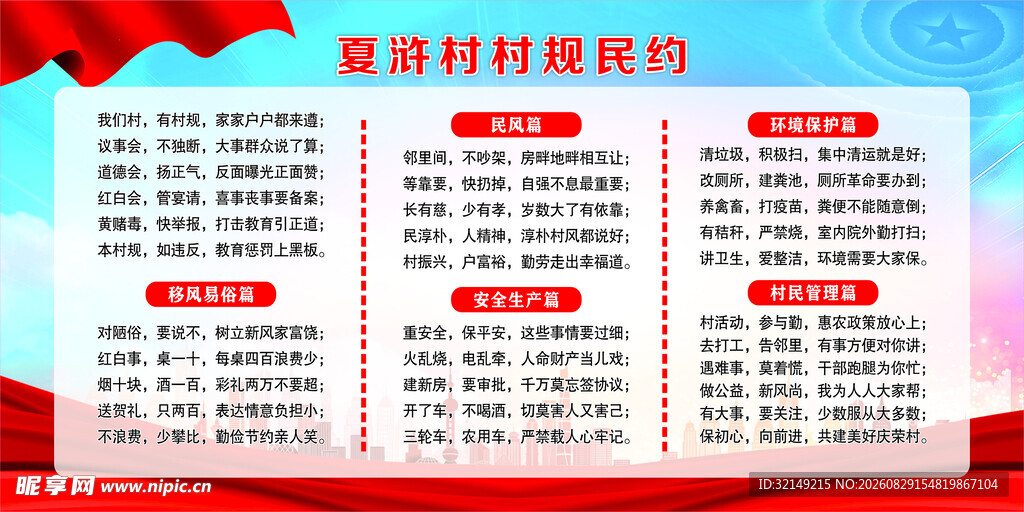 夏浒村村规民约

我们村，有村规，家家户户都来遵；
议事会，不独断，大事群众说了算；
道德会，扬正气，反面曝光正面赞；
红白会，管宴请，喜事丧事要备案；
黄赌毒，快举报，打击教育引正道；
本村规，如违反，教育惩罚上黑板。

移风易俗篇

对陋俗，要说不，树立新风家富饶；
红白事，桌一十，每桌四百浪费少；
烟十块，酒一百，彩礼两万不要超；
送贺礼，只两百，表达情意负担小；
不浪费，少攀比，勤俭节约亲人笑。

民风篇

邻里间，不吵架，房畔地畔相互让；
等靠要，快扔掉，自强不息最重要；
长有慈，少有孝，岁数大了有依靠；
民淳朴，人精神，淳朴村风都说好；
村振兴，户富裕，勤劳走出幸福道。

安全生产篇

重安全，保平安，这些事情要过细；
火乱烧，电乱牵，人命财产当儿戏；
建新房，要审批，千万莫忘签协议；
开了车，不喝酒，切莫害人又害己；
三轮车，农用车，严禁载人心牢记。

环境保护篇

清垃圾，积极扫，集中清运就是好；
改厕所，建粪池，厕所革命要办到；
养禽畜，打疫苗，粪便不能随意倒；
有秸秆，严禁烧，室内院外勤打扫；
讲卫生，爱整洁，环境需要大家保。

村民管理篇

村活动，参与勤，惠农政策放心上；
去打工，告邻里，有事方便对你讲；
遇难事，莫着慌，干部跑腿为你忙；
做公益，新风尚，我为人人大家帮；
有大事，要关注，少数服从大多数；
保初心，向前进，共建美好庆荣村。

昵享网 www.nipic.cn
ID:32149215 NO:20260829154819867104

+---+

Your task is to set down every entry exactly, leaving out any picture it contains.

 夏浒村村规民约

我们村，有村规，家家户户都来遵；
议事会，不独断，大事群众说了算；
道德会，扬正气，反面曝光正面赞；
红白会，管宴请，喜事丧事要备案；
黄赌毒，快举报，打击教育引正道；
本村规，如违反，教育惩罚上黑板。

移风易俗篇

对陋俗，要说不，树立新风家富饶；
红白事，桌一十，每桌四百浪费少；
烟十块，酒一百，彩礼两万不要超；
送贺礼，只两百，表达情意负担小；
不浪费，少攀比，勤俭节约亲人笑。

民风篇

邻里间，不吵架，房畔地畔相互让；
等靠要，快扔掉，自强不息最重要；
长有慈，少有孝，岁数大了有依靠；
民淳朴，人精神，淳朴村风都说好；
村振兴，户富裕，勤劳走出幸福道。

安全生产篇

重安全，保平安，这些事情要过细；
火乱烧，电乱牵，人命财产当儿戏；
建新房，要审批，千万莫忘签协议；
开了车，不喝酒，切莫害人又害己；
三轮车，农用车，严禁载人心牢记。

环境保护篇

清垃圾，积极扫，集中清运就是好；
改厕所，建粪池，厕所革命要办到；
养禽畜，打疫苗，粪便不能随意倒；
有秸秆，严禁烧，室内院外勤打扫；
讲卫生，爱整洁，环境需要大家保。

村民管理篇

村活动，参与勤，惠农政策放心上；
去打工，告邻里，有事方便对你讲；
遇难事，莫着慌，干部跑腿为你忙；
做公益，新风尚，我为人人大家帮；
有大事，要关注，少数服从大多数；
保初心，向前进，共建美好庆荣村。

昵享网 www.nipic.cn
ID:32149215 NO:20260829154819867104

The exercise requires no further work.